Wednesday, September 03, 2008

A Tale of Two Search Engines

At the SDForum Software Architecture and Modeling (SAM) SIG last week, John D. Mitchel, Mad Scientist at MarkMail and previously Chief Architect of Krugle talked about the architectures of the search engines that he has built for these two companies.

Krugle is a search engine for code and all related programming artifacts. The public engine indexes all the open source software repositories on the web. This system was built a couple of years ago with cheap of the shelf commodity hardware, open source software and Network Attached Storage (NAS). In total it has about 150 computer systems in its clusters. The major software components are Lucene (search engine), Nutch (web crawling and etc.) and Hadoop (distributed file system and map-reduce). These are all Open Source projects written in Java and sponsored by the Apache Software Foundation. Krugle sells an enterprise edition that can index and make available all source code in an enterprise.

MarkMail is a search engine for email. It indexes all public mailing lists and is a technology demonstrator for the MarkLogic XML Content Server. MarkMail is built with newer hardware that is more capable. It uses Storage Area Network (SAN) for storage which offers higher performance at a greater cost than NAS. The MarkMail search system is built on about 60 computer systems in its clusters.


John D. Mitchell said...

Hi Richard, thanks for the write up!

FYI, I've made the slides of the talk available on the MarkMail blog.

There is a bit of confusion in your description of the clusters that I'd like to clarify if I may...

Krugle was using about 150 physical servers in total for all of the crazy stuff that it has to do to crawl, process, store, and deliver all of the various services (both internally and externally). That's due to a lot of reasons such as pushing many servers to the edge of their performance, instability of the various virtualization options at the time we started, architectural constraints due to issues with software that we were using that had various problems (such as Hadoop), etc.

On the other hand, is heavily virtualized. That is, the live cluster (see the architecture slides in the talk), which is currently serving over 25 million emails with << sub-second response times, is run on a handful of physical machines. I.e., a native MarkLogic Server cluster with 1 'e' ("master") node and 3 data nodes running on bare, physical machines -- because the MarkLogic database server will take advantage of all of the horsepower on the box so as to be as fast as possible. In fact, until recently, we ran the entire database on 1 server -- we only switched to the 4 node cluster so that we'd be well ahead of the curve as we ingest emails at an accelerating rate.

Everything else is virtualized -- all of the rest of the services are run inside OpenVZ virtualized Linux servers.

So, the "60 servers" number that you mention for MarkMail is a bit erroneous.
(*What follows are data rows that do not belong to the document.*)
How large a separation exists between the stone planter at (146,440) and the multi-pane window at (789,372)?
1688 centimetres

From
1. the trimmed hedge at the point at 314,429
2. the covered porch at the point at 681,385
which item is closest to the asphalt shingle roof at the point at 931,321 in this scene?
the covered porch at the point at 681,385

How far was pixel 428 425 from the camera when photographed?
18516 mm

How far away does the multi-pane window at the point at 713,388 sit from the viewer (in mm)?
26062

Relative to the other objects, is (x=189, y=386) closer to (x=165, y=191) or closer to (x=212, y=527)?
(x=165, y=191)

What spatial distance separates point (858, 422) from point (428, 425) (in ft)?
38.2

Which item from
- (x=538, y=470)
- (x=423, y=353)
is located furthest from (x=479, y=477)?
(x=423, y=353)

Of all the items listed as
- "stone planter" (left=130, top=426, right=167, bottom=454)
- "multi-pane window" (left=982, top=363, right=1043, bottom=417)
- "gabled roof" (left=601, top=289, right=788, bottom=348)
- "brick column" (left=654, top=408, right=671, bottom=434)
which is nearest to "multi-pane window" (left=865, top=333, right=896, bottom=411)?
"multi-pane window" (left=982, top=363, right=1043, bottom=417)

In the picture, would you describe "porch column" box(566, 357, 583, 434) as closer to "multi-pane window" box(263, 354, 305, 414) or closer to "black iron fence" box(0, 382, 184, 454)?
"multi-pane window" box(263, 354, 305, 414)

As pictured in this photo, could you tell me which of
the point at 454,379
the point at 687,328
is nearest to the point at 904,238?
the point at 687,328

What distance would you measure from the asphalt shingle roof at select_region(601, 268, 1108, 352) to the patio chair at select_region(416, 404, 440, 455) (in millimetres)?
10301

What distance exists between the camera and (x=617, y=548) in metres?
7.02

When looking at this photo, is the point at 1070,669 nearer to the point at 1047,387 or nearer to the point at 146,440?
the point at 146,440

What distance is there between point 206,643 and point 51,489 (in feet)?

We spool up and destroy instances of the virtual servers all the time -- i.e., development and testing made easy by spooling up a clean instance of the various services that you're working on and then nuking it when you're done. In terms of actual server hardware, we're running all of the MarkMail organization on about 20 physical servers and the super-majority of them are for testing and development.

This new reality of having a mix of services running on bare metal when it's worth it and the rest of the services running virtualized makes for a wonderfully cost effective and manageable solution that delivers excellent performance.

Have fun,

Richard Taylor said...

John, thanks for the clarification. I tried to download the slides of your presentation but get a message that the .pdf file is broken and cannot be repaired.

John D. Mitchell said...

Did your browser get the entire .pdf file? It's large -- 31MB -- so if the connection was lost, that would certainly cause a problem viewing it.